Ese balón que dio en el palo en la semifinal de la Champions y que pudo ser el 2-4 al Inter le hará crecer y creer. Para la edad que tiene, la cabeza está amueblada. No estará en la final de este año, pero levantará orejonas. Y, para que no sufran más los hinchas del Madrid, que piensen que le debemos una Eurocopa y que podemos apuntarle este junio una Liga de las naciones. Y en el futuro, si los defensas no se lo cargan con entradas de plomo, por qué no, un Mundial. Es tan distinto a todo que disfrutan de él sus rivales.
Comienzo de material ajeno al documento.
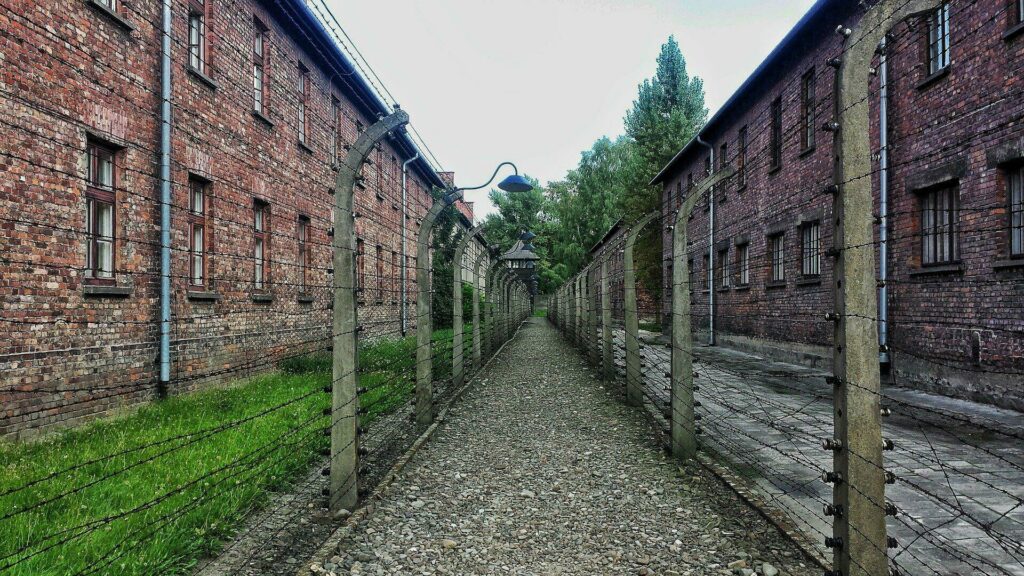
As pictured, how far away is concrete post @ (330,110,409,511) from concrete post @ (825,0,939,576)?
2.95 m

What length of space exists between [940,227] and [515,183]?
21.6 ft

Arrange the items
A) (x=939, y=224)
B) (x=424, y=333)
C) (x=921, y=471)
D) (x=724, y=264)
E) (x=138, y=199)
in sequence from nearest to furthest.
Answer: (x=921, y=471), (x=424, y=333), (x=138, y=199), (x=939, y=224), (x=724, y=264)

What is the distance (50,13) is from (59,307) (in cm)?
317

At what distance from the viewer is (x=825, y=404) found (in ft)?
29.9

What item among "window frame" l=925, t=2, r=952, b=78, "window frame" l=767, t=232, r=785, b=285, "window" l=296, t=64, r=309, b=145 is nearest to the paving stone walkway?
"window frame" l=925, t=2, r=952, b=78

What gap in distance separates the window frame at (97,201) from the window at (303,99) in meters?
6.11

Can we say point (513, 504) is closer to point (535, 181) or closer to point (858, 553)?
point (858, 553)

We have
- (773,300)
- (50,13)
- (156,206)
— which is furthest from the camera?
(773,300)

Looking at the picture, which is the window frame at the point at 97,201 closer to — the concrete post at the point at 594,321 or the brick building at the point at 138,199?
the brick building at the point at 138,199

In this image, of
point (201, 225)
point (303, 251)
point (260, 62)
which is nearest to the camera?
point (201, 225)

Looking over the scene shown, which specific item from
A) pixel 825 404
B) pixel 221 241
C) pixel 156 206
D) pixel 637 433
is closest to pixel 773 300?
pixel 825 404

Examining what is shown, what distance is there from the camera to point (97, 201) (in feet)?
25.2

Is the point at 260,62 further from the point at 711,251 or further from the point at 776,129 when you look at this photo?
the point at 711,251

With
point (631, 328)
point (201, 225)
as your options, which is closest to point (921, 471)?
point (631, 328)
No es un jugador que venda entradas, vende estadios repletos. Se para y clava al defensa. Arranca y lo pone a correr. Se vuelve a frenar en seco y, cuando menos lo esperan, saca la pierna, le da brillo a la bota y dispara desde fuera del área para matar a la pobre araña que vegetaba en el ángulo de la escuadra. Y encima, frente al Espanyol, el gol y la asistencia del título. Cada día te queremos más, Lamine.